You know what strikes me? She doesn't actually look like some highly professional chef (not to mention FRENCH professional chef, where French is referred to cuisine). I mean, I have a better cooking skills in terms of chopping, dicing, carving and what's not - and I can assure you, I'm less than average. So, what does it mean? It means that we've been educated for all these years - especially with UA-cam cooking videos. But what's her actual tremendous contribution to that story - is the push she gave all of non-Europeans to start looking into French cuisine and getting to loving it.
But, yeah, she has tremendous knowledge about that field. I bet that’s what actually made her so famous - and rightly so.
And she is wonderful on camera! I’m sure none of those shows were scripted. And yet she is talking so eloquently.
If that's a zucchini, I'd like to sue our corporate farmers for cheating us all out of real food in 2024.

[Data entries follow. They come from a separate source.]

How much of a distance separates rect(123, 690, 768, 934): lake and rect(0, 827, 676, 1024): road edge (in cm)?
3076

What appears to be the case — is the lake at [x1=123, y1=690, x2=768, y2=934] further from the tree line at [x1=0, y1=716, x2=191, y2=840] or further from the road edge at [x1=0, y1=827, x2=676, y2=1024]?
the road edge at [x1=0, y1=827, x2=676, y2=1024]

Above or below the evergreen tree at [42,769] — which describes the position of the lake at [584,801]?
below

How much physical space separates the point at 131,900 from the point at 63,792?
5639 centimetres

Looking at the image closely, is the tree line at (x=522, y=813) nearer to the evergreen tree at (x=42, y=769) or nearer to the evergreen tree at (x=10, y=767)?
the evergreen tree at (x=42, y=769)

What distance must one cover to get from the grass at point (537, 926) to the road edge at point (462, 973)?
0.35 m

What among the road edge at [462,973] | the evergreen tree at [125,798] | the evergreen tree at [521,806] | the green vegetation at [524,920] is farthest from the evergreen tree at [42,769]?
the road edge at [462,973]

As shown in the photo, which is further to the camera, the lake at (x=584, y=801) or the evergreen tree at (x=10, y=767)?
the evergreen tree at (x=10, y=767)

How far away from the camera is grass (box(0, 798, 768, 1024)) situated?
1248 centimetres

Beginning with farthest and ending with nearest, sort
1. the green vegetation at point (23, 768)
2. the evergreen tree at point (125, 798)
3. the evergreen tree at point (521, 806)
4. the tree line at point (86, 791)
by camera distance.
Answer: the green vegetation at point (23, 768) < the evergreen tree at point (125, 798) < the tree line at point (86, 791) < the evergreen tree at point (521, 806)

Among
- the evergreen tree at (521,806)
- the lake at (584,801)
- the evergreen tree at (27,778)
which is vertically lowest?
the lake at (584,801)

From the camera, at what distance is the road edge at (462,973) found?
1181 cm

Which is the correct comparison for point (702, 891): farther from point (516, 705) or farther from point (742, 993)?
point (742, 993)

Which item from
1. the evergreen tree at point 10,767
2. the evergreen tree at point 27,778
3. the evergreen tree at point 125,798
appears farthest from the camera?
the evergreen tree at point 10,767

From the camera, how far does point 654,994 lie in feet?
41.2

Definitely not my favorite of hers. In fact, I wouldn't recommend any of these approaches. Zucchini is best sautéed with garlic, oregano and a little thyme. Celebrate the vegetable of abundance in Summer, don't mask it in butter and cream. And for the love of all things dear, DO NOT boil squash. Odd how she often criticized English cooking methods and yet...
I believe she sauteed and gratinée'd everything here--no boiling--except for the large zucchini that was only meant for presentation.